Definitely hold off, seek advice and do not pay this company yet or agree to ANYTHING.

GabsAlot · 28/03/2021 23:00

it does sound distressing for her i hope you can sort it out

TiddyTid · 28/03/2021 23:00

Your mum sounds like a "vulnerable client" in financial advice terms. She is elderly, ill and is unaware of the circumstances. The bond provider needs to tread VERY carefully here- please bear this in mind when dealing with them and make sure they know this.

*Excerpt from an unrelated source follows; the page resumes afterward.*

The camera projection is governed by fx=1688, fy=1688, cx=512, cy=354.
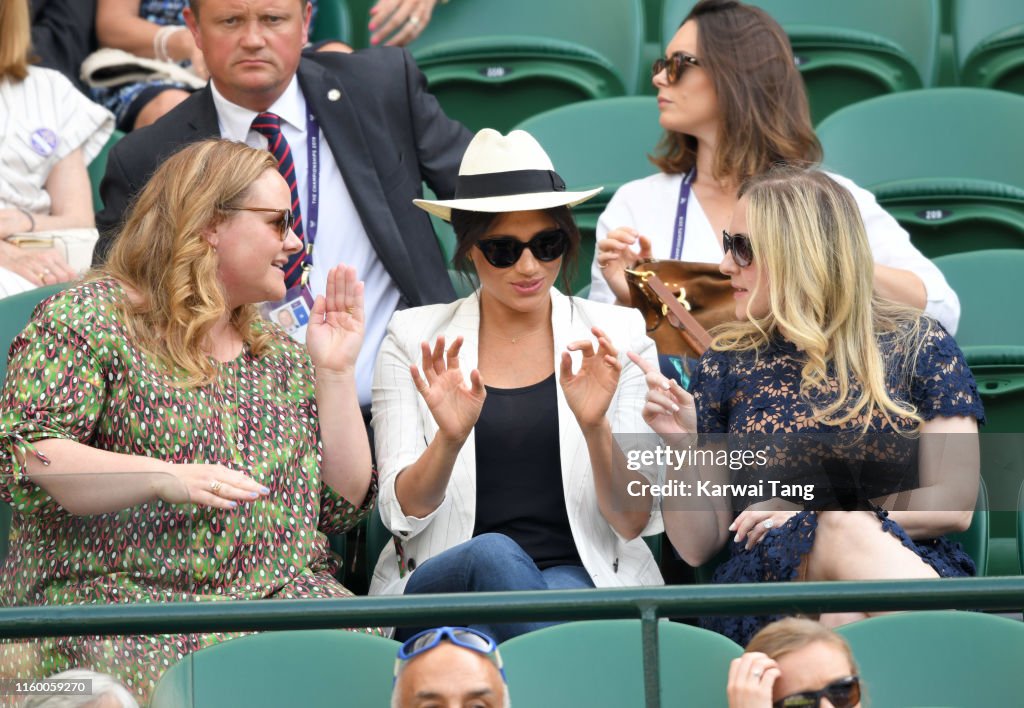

tenlittlecygnets · 28/03/2021 23:04

So your mum carried on receiving income for an investment she no longer had for 15 years and didn't think to query it? Did she have other investments that the income could have been from?

Why didn't the person the income should have been going to mention it sooner?

All sounds pretty dodgy. The IFA should be able to help. Hope they get back to you soon.

tenlittlecygnets · 28/03/2021 23:22

@TiddyTid

Your mum sounds like a "vulnerable client" in financial advice terms. She is elderly, ill and is unaware of the circumstances. The bond provider needs to tread VERY carefully here- please bear this in mind when dealing with them and make sure they know this.
Perhaps now, but was she 15 years ago? Probably not.